Village and civil parish in Devon, England

Beaford is a village and civil parish in the Torridge district of Devon, England. The village is about five miles south-east of Great Torrington, on the A3124 road towards Exeter. According to the 2001 census the parish had a population of 393, compared to 428 in 1901. The western boundary of the parish is formed by the River Torridge and it is surrounded, clockwise from the north, by the parishes of St Giles in the Wood, Roborough, Ashreigney, Dolton, Merton and Little Torrington.

The parish church, which is in the village, is dedicated to All Saints, though before the Reformation it was dedicated to St George. It has a 15th-century doorway, arches and windows, as well as a Norman font, but according to W. G. Hoskins (writing in 1954) it is otherwise dull, having been heavily restored. Its tower was rebuilt with a small spire in 1910.

Greenwarren House in the village is the former home of Beaford Arts, the country's longest established rural arts centre. It is now a private family house.

Beaford House was host to some of the Great Train Robbers, who are understood to have buried more than £200,000 of the stolen money in nearby woods.

Beaford used to have a cricket team which competed in division 2 of the North Devon League. It has now folded.

==Historic estates==

Arms of Mallet: Azure, three escallops Or

Within the parish, the estates of Upcott, Warham and Woodleigh (otherwise known as Woolleigh or Wooleigh) were once important.

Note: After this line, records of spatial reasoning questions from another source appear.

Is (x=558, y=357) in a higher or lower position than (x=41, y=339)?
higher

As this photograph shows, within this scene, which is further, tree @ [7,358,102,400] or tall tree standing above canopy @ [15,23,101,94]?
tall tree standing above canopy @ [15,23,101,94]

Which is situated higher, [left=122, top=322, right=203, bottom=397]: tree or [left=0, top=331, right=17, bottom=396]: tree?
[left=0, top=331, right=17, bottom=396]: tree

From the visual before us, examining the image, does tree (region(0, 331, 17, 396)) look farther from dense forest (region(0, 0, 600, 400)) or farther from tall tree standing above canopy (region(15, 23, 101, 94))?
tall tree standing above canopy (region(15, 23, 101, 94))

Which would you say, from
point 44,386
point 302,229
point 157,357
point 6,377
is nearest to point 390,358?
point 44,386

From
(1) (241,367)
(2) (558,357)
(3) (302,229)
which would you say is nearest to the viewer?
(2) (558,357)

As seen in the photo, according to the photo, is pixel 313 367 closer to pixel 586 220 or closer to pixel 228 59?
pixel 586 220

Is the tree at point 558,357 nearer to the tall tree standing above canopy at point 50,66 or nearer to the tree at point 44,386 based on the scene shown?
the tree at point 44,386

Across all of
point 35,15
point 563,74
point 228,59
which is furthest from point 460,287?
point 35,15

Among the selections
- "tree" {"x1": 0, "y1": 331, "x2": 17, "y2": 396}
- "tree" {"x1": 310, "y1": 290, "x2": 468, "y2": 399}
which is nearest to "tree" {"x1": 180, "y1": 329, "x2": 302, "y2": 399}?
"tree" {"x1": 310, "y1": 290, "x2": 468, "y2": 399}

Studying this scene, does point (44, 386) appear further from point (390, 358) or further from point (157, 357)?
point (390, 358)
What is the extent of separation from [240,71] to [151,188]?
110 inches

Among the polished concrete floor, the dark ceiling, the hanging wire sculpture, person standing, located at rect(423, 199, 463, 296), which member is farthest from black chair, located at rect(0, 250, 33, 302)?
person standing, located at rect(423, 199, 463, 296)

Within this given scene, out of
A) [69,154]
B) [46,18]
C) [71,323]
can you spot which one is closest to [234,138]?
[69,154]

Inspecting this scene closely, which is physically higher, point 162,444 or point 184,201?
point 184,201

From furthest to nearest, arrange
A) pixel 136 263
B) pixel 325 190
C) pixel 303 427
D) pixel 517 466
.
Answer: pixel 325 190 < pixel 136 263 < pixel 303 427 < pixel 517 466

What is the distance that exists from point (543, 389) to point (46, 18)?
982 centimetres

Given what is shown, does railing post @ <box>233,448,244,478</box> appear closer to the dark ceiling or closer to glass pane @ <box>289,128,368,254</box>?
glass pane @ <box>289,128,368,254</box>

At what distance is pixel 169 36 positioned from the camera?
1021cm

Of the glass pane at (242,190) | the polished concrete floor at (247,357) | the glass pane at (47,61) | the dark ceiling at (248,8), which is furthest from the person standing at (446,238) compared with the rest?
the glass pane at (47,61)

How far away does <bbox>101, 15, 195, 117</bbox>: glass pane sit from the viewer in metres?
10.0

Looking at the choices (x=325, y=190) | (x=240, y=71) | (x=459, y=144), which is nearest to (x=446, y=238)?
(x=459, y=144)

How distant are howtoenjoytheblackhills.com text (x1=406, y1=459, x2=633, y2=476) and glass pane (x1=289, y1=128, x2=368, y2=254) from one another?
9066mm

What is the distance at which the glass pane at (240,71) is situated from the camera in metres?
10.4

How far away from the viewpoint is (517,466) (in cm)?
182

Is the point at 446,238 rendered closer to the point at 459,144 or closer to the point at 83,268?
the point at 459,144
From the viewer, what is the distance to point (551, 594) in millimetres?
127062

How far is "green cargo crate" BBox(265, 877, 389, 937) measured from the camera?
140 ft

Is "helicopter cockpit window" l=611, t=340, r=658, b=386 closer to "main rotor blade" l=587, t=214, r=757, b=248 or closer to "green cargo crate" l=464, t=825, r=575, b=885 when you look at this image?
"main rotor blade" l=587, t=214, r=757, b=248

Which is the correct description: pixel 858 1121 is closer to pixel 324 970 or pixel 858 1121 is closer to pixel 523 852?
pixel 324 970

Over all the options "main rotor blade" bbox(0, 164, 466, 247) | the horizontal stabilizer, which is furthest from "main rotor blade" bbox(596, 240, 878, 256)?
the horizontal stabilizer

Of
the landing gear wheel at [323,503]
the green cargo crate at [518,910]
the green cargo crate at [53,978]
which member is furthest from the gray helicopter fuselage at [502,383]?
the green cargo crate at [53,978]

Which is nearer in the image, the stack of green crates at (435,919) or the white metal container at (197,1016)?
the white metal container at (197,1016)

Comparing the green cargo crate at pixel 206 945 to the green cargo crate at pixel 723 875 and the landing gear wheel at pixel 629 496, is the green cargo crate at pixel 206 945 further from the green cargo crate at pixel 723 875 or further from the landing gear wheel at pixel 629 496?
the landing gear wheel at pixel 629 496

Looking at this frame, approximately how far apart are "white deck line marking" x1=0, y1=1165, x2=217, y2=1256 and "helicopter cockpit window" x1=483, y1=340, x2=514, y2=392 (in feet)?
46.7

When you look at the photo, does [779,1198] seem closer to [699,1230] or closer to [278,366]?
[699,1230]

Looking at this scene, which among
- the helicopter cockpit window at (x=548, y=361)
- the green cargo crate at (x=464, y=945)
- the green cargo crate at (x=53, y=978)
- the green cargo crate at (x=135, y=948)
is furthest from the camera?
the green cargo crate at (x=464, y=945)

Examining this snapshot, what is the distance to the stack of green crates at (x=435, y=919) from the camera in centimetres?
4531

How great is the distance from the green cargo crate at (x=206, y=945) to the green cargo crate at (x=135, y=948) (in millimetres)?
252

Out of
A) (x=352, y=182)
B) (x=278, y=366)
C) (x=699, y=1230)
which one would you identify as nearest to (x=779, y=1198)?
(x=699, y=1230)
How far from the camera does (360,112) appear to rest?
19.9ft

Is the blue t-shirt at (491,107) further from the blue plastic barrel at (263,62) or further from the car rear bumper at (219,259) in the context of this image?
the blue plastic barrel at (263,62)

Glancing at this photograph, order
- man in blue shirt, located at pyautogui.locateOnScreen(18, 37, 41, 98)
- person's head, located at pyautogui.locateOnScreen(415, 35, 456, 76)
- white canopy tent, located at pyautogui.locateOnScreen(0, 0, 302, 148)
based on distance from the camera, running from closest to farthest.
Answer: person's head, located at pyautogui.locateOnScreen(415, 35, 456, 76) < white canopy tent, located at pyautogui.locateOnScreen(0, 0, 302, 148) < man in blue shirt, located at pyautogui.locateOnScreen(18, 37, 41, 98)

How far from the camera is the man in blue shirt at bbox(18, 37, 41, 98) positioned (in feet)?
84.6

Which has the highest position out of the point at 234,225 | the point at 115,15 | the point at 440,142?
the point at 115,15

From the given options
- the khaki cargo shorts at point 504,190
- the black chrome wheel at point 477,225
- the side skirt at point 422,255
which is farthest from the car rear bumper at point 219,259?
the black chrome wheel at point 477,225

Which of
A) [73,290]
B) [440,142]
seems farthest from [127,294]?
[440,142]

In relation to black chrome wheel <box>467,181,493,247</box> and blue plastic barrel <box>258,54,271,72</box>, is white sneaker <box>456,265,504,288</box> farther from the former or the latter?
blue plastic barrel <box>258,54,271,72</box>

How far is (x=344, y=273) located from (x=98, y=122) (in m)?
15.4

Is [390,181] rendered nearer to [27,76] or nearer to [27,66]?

Woolleigh was the seat of the Mallet family until the death of Robert Mallet. His widow was Elizabeth Rolle (a daughter of the wealthy George Rolle (died 1552) of Stevenstone near Great Torrington) who remarried to Sir John Acland (died 1620) of Columb John. During Elizabeth's lifetime the couple resided at Woolleigh. Sir John Acland's nephew Sir Arthur Acland (died 1610) married Eleanor Mallet, the daughter and heir of Robert Mallet, and thus Wooleigh passed into the Acland family, later of Killerton. The son and heir of Sir Hugh Acland, 5th Baronet (died 1713) was John Acland (died 1703) who lived at Wooleigh whilst his father lived at Killerton. The present farmhouse incorporates part of the mediaeval manor house, a garderobe with its original door and retains remains of a 15th-century family chapel.

==Sources==
- Vivian, Lt. Col. J. L., (Ed.) The Visitations of the County of Devon, Comprising the Heralds' Visitations of 1531, 1564 & 1620. Exeter, 1895.